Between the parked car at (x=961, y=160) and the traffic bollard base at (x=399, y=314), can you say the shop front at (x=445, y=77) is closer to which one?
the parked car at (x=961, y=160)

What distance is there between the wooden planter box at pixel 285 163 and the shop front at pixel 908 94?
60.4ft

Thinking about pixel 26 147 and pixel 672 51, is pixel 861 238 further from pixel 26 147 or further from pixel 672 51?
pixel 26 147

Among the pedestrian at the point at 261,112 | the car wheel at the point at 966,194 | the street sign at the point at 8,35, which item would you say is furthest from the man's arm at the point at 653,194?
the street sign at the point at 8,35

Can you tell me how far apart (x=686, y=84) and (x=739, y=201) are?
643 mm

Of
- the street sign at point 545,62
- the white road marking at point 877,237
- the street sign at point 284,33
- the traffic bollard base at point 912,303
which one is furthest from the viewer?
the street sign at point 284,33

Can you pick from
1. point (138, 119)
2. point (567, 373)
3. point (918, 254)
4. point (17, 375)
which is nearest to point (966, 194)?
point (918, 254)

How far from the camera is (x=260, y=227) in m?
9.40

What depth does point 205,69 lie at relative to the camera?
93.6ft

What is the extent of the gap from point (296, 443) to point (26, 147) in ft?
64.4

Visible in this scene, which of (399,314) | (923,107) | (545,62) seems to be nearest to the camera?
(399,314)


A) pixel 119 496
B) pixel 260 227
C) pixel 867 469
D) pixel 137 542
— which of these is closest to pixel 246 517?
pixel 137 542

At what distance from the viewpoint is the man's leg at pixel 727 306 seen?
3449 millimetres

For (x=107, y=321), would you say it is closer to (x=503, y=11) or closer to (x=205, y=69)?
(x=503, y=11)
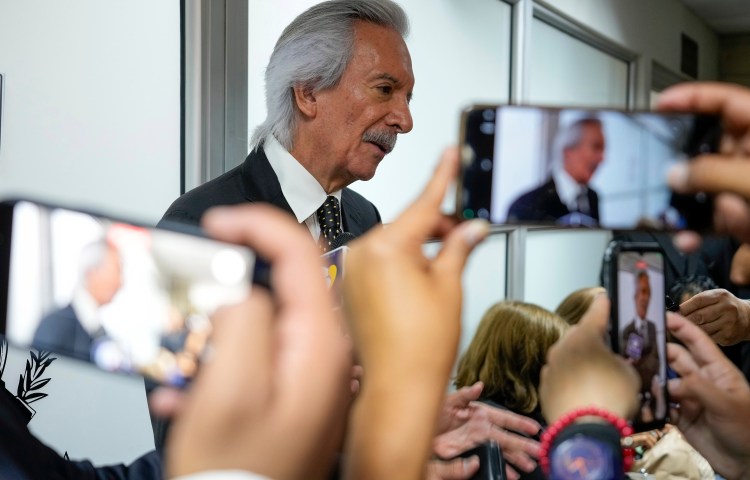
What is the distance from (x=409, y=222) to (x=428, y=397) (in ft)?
0.33

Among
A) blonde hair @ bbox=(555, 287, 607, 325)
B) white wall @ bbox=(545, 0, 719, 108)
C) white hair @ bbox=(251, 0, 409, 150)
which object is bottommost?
blonde hair @ bbox=(555, 287, 607, 325)

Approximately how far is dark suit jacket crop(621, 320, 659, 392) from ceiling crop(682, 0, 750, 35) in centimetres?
515

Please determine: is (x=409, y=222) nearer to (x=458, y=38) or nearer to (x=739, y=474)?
(x=739, y=474)

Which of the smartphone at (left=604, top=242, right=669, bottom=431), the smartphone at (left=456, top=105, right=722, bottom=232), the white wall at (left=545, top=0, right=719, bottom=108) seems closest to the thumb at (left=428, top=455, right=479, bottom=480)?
the smartphone at (left=604, top=242, right=669, bottom=431)

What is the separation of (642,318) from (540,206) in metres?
0.16

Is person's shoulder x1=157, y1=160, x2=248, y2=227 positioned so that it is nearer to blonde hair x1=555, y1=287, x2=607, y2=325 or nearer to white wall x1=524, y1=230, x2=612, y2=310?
blonde hair x1=555, y1=287, x2=607, y2=325

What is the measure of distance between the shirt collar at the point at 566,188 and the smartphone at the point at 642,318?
0.32 feet

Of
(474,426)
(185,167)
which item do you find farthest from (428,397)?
(185,167)

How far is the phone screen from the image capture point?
0.69m

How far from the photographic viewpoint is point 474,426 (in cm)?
118

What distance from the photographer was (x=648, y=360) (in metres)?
0.72

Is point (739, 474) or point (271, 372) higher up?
point (271, 372)

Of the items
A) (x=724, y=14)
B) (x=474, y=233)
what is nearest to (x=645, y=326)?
(x=474, y=233)

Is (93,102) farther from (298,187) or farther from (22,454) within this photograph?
(22,454)
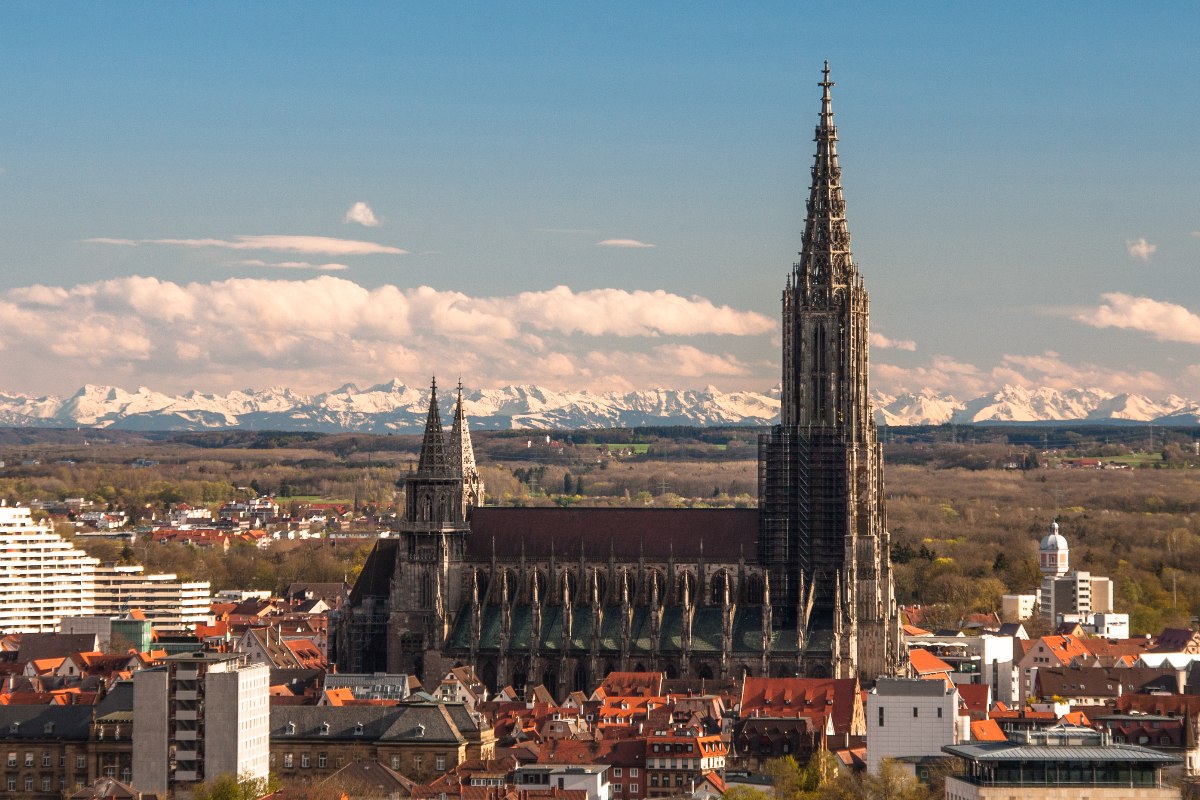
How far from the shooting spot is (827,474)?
16062 cm

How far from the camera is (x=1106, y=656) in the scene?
189 m

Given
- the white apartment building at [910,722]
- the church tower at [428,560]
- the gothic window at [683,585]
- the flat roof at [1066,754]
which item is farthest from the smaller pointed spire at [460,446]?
the flat roof at [1066,754]

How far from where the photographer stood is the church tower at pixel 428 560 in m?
161

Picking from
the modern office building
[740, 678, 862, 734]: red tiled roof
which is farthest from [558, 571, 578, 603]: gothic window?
the modern office building

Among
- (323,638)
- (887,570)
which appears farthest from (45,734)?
(323,638)

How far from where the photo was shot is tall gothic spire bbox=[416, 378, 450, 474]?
6526 inches

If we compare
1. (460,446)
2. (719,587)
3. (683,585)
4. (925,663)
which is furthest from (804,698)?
(460,446)

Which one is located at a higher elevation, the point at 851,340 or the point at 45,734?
the point at 851,340

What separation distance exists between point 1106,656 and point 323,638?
52.7 metres

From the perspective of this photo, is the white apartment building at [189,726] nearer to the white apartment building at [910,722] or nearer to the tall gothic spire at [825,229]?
the white apartment building at [910,722]

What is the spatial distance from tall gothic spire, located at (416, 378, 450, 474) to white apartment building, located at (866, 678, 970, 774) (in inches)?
1590

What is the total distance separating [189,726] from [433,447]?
1879 inches

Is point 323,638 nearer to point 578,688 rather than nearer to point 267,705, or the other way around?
point 578,688

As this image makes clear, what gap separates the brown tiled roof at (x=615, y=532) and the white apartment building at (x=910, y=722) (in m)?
28.9
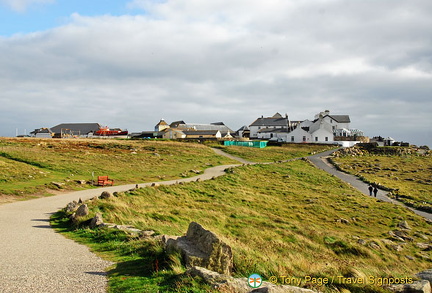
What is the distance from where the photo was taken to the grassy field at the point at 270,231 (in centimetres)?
967

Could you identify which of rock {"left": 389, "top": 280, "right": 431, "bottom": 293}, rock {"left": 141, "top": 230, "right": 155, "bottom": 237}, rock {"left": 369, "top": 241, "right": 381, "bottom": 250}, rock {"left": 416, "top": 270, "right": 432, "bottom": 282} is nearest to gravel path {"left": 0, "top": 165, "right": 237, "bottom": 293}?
rock {"left": 141, "top": 230, "right": 155, "bottom": 237}

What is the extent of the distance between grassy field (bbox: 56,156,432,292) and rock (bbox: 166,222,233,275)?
38 cm

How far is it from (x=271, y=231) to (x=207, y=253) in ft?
43.2

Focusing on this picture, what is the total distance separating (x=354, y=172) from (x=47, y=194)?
5090 cm

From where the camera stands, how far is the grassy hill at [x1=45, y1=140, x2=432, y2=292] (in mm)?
9634

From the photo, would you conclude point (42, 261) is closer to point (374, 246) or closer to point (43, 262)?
point (43, 262)

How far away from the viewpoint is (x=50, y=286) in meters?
8.70

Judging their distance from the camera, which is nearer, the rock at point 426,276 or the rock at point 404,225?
the rock at point 426,276

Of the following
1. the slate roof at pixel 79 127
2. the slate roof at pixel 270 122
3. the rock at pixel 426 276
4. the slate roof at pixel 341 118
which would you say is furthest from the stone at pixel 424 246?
the slate roof at pixel 79 127

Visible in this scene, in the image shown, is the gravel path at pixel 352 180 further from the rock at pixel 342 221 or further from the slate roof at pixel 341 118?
the slate roof at pixel 341 118

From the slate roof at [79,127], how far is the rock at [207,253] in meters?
138

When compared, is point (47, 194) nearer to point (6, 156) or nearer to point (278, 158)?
point (6, 156)

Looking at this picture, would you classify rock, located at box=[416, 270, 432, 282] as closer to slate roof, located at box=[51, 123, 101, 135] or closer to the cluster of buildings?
the cluster of buildings

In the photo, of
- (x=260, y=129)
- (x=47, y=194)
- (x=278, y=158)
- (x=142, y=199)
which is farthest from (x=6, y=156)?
(x=260, y=129)
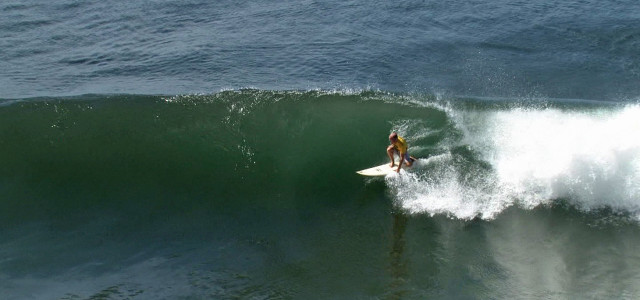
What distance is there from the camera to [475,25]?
24438 millimetres

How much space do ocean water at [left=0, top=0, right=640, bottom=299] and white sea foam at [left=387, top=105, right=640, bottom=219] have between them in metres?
0.05

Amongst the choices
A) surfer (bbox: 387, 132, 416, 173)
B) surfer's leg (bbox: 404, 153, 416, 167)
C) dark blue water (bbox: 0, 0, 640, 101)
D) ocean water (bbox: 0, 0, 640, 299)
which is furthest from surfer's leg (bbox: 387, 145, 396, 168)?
dark blue water (bbox: 0, 0, 640, 101)

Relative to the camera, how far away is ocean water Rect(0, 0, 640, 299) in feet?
39.8

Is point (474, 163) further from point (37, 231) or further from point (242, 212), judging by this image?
point (37, 231)

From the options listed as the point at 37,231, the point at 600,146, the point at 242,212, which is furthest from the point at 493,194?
the point at 37,231

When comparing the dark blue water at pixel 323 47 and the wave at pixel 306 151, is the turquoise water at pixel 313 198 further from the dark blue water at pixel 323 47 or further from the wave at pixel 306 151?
the dark blue water at pixel 323 47

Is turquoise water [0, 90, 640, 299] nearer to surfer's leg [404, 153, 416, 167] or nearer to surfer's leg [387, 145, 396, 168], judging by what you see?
surfer's leg [404, 153, 416, 167]

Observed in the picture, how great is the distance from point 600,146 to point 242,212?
28.3 ft

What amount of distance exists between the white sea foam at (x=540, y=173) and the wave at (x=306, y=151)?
3 centimetres

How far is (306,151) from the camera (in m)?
15.9

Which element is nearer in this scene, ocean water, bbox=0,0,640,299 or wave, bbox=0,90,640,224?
ocean water, bbox=0,0,640,299

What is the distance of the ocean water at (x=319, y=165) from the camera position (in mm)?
12141

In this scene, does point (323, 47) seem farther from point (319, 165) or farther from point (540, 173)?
point (540, 173)

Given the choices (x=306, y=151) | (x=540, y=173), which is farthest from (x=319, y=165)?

★ ★ ★

- **CHALLENGE**
Retype the lines of the material without any changes, starting with the line that contains "Which element is" and going on through the last line of the material.

- **EXPECTED ANSWER**
Which element is nearer in this scene, ocean water, bbox=0,0,640,299 or wave, bbox=0,90,640,224?
ocean water, bbox=0,0,640,299

What is the distance of the ocean water at (x=319, y=165) from the camera position (in mm)?
12141

In this scene, does point (323, 47) seem farther from point (319, 165) or farther from point (540, 173)?
point (540, 173)

Given the choices (x=306, y=151) | (x=540, y=173), which is farthest from (x=319, y=165)?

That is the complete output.